The report said that while most of the countries that signed up to the 2015 Paris climate deal -- nearly 200 have signed -- mention the sector, so far only 19 countries have sufficiently detailed goals in their national carbon cutting plans.

The report said that as of 2023, important metrics like energy-related emissions and the adoption of renewable energy "remain well below required progress rates".

That means that countries, businesses and homeowners now need to dramatically pick up the pace to meet the 2030 emissions reduction targets.

- 'Critical challenge' -

Direct and indirect CO2 emissions will now need to fall more than 10 percent per year, more than double the originally envisaged pace.

The rollout of renewables is a similar story.

The share of renewables like solar and wind in final energy consumption rose by only 4.5 percentage points since 2015, well behind the goal of nearly 18 percentage points.

That now needs to accelerate by a factor of seven to meet this decade's goal of tripling renewable energy use worldwide, UNEP said.

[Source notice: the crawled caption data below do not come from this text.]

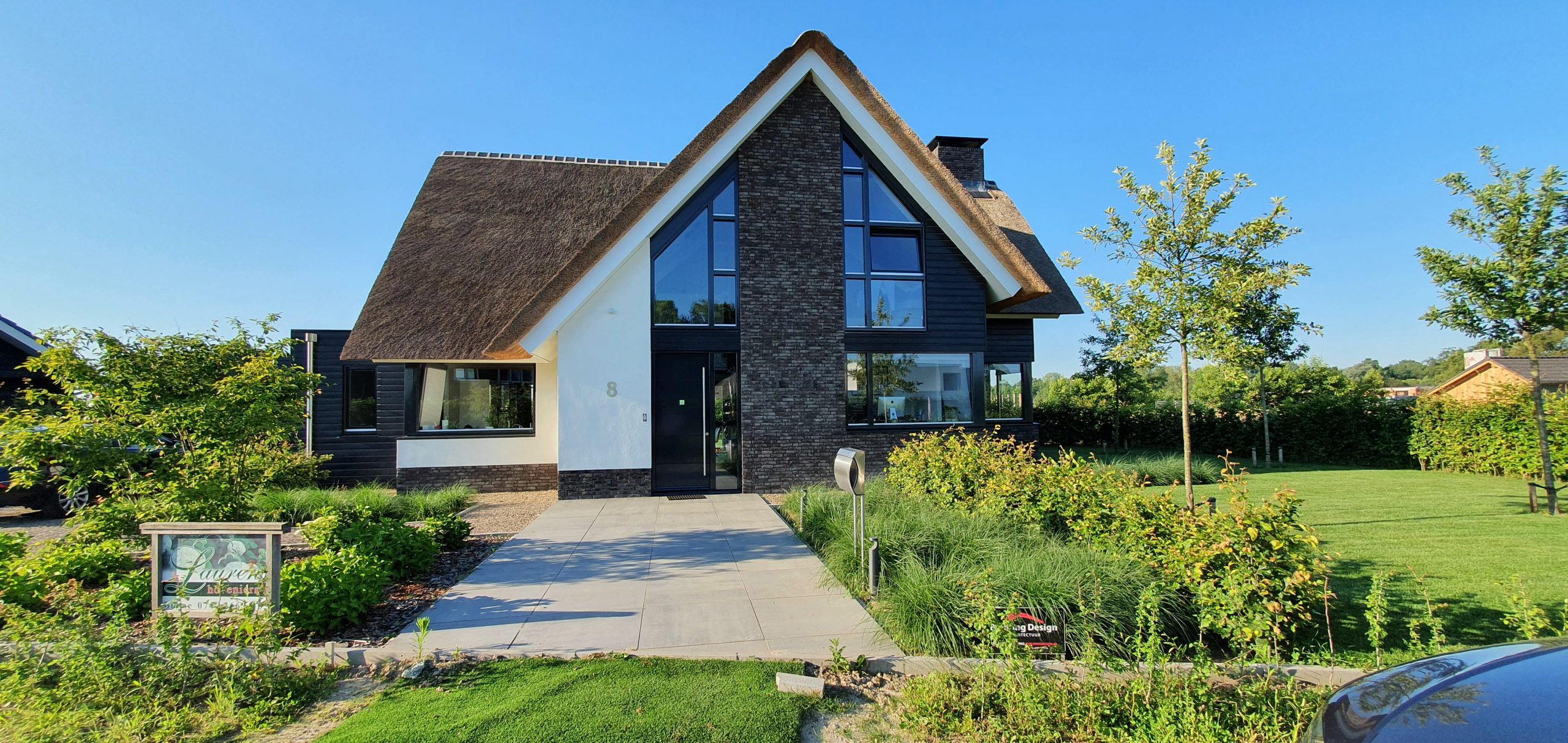 Moderne villa met rieten kap, grote ramen en groene tuin
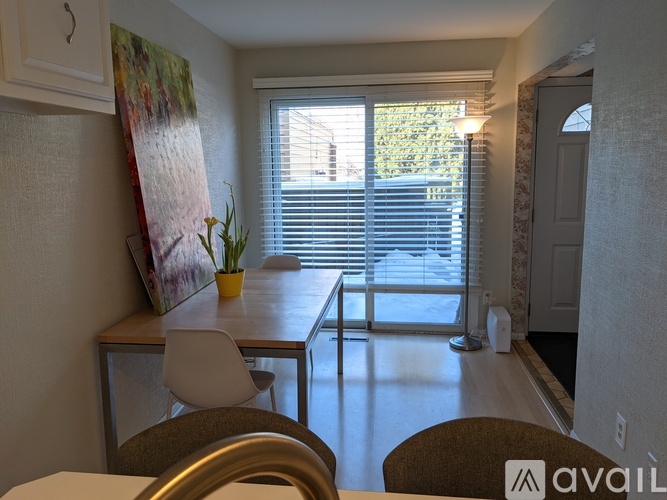 A dining room with a table and chairs.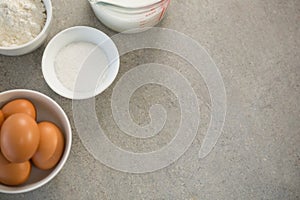 Eggs with sugar and flour in bowls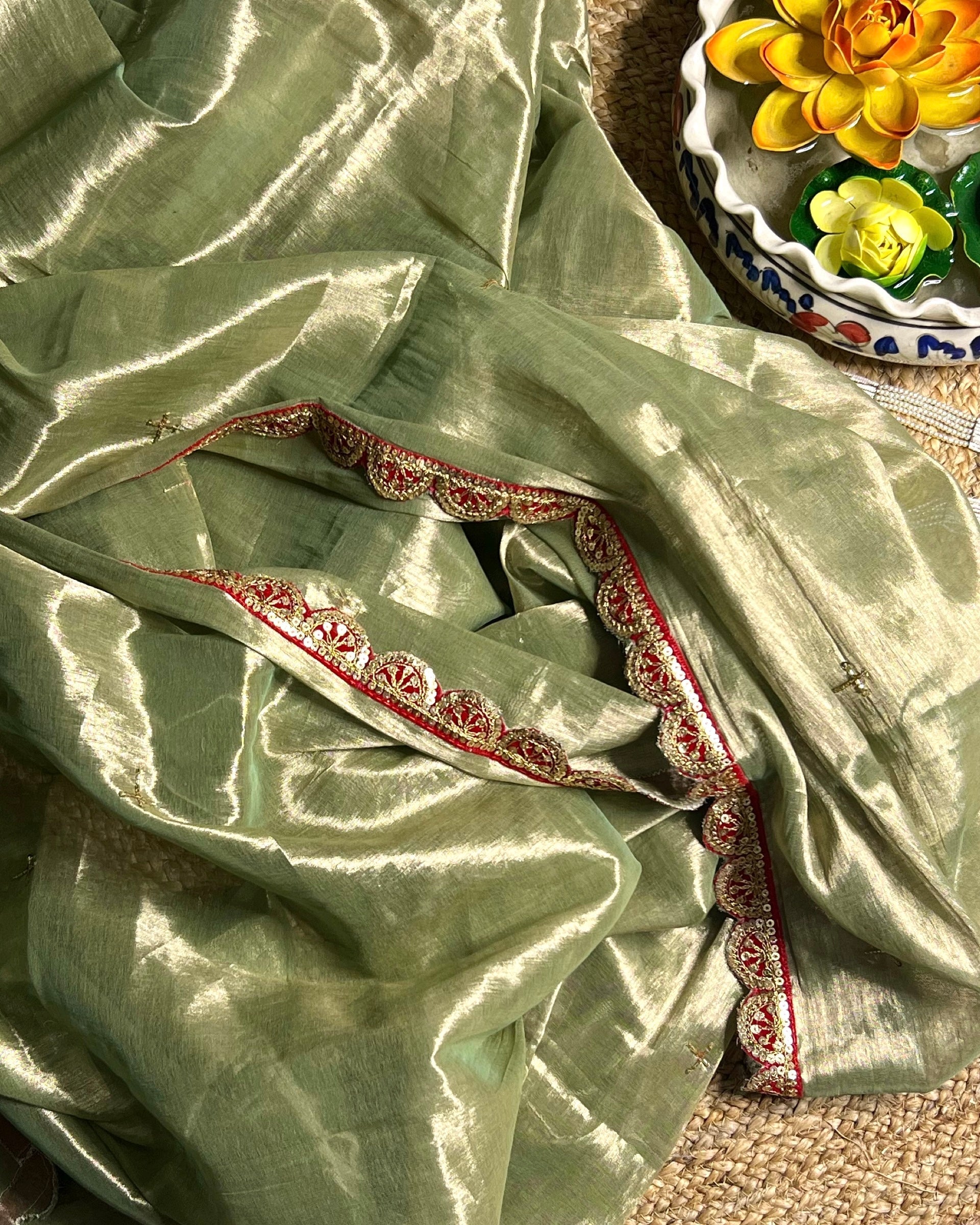 Mulmul Tissue Festive/Party Wear saree for the wedding season in green with red Sari border and Zardozi/Jarsousi  work on entire saree, metallic finish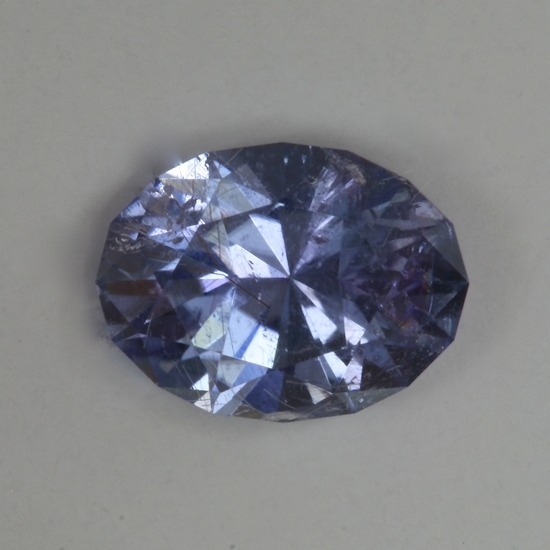 Visibly included purplish blue oval.  #554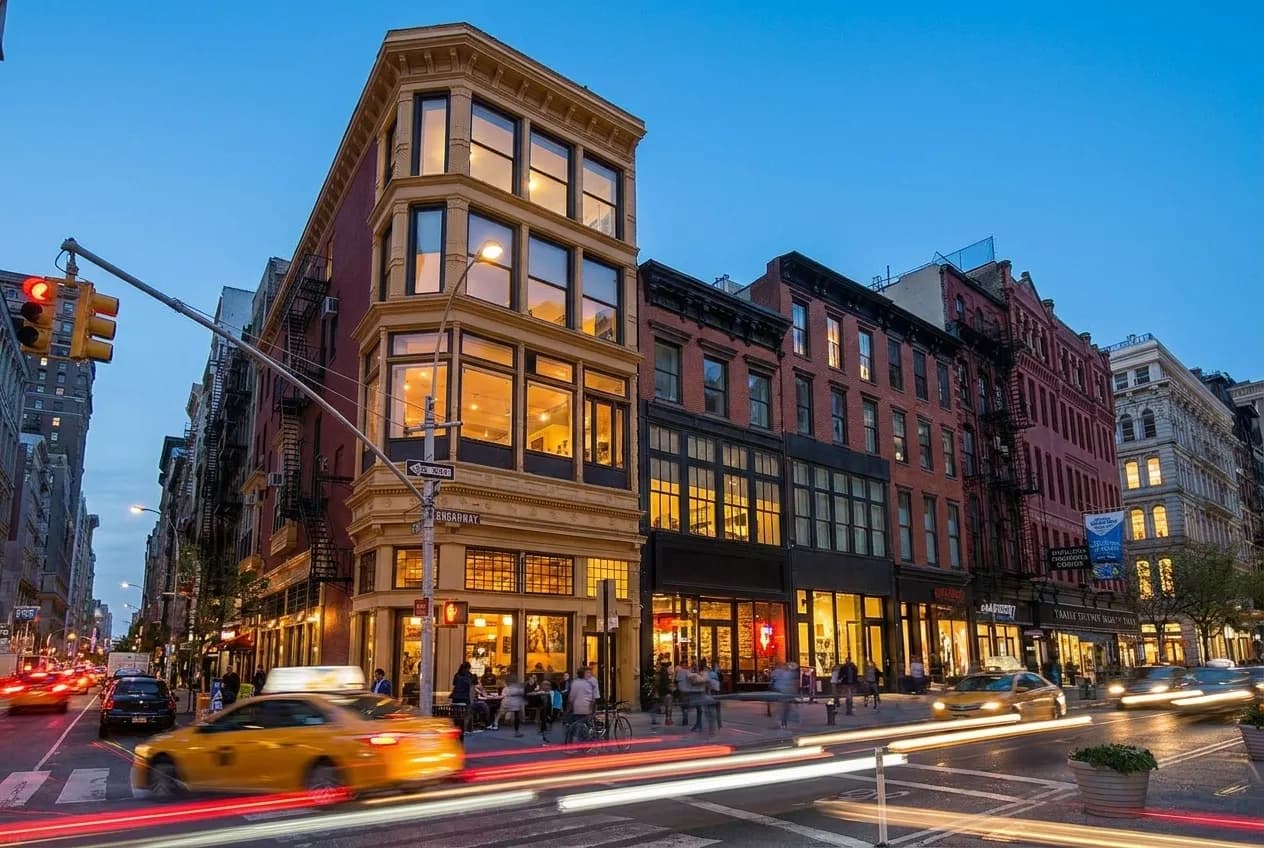 East 14th Street in Union Square at dusk with pedestrians, storefronts, and traffic under evening light.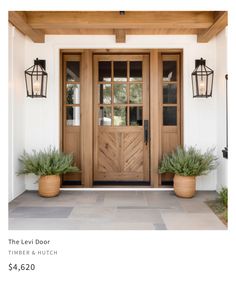 two planters on the front porch of a house with wood doors and windows in them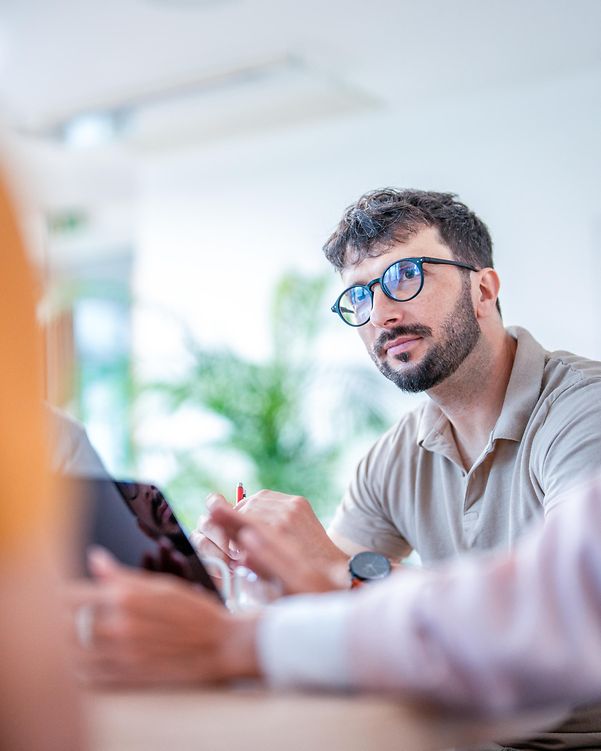 Confident professional conducts interview with customers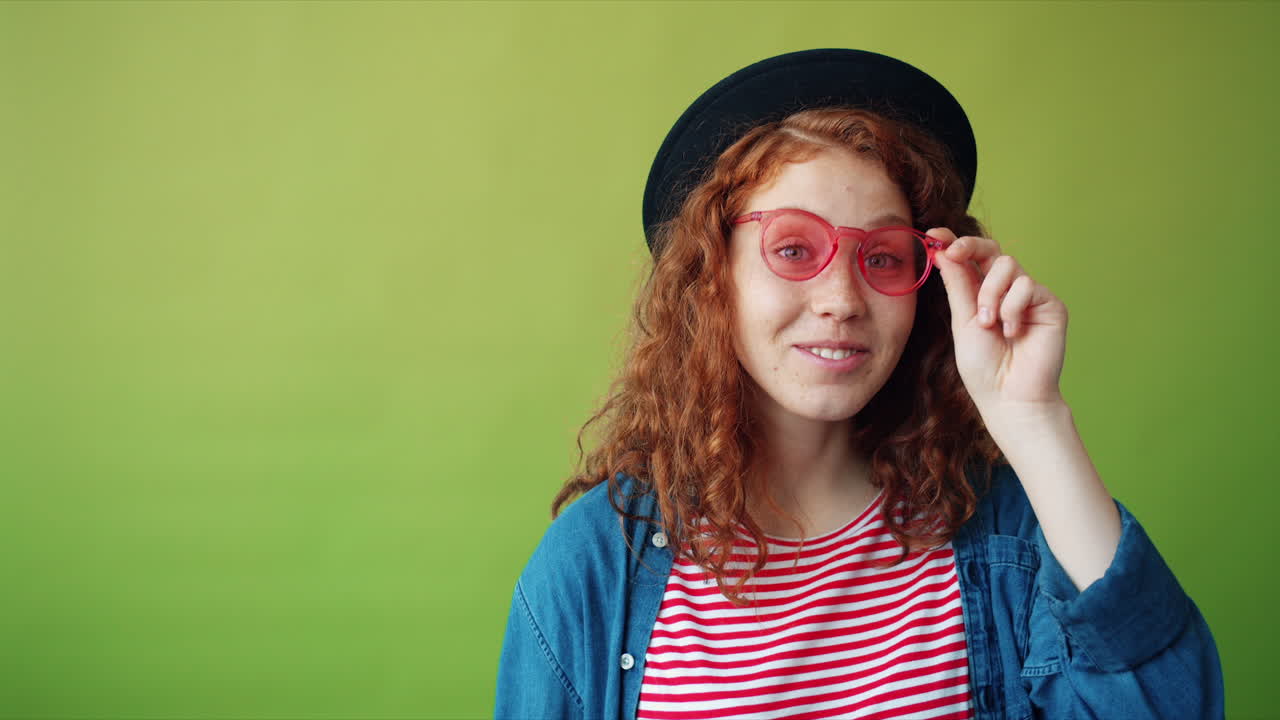Smiling Woman with Red Sunglasses and Hat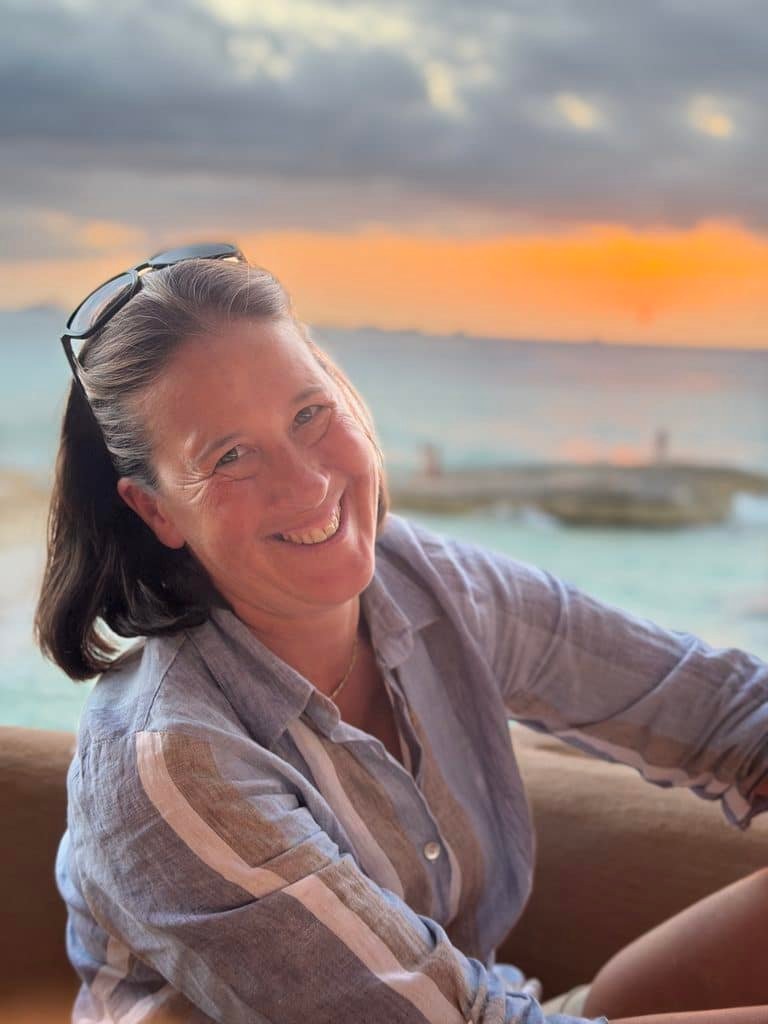 Smiling Woman with Sunglasses on Her Head Wearing a Striped Shirt at the Beach During Sunset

The report urged countries to accelerate the roll-out of renewable technologies and increase the share of renewables in the final energy mix to 46 percent by 2030 -- a rise of around 18 percent.

It also called on policymakers to increase energy efficiency retrofits to include better design, insulation and the use of renewables and heat pumps.

More work also needs to be done to improve the sustainability of materials like steel and cement, whose manufacture accounts for nearly a fifth of all emissions from the building sector.

But the report did say that circular construction practices were increasing in some areas, with recycled materials accounting for 18 percent of construction inputs in Europe.

The authors urged all major greenhouse gas emitters to take action by introducing zero-carbon building energy codes by 2028, and called on other countries to create and tighten their regulations within the next 10 years.

The report highlighted positive national policies from China, France, Germany, Mexico and South Africa among others.

But it said financing remained a "critical challenge".

In 2023, it found that global investment in energy efficiency in buildings fell seven percent from a year earlier to $270 billion, driven by higher borrowing costs and the winding back of government support programs, notably in Europe.

Those investments now need to double -- to $522 billion -- by 2030, it said.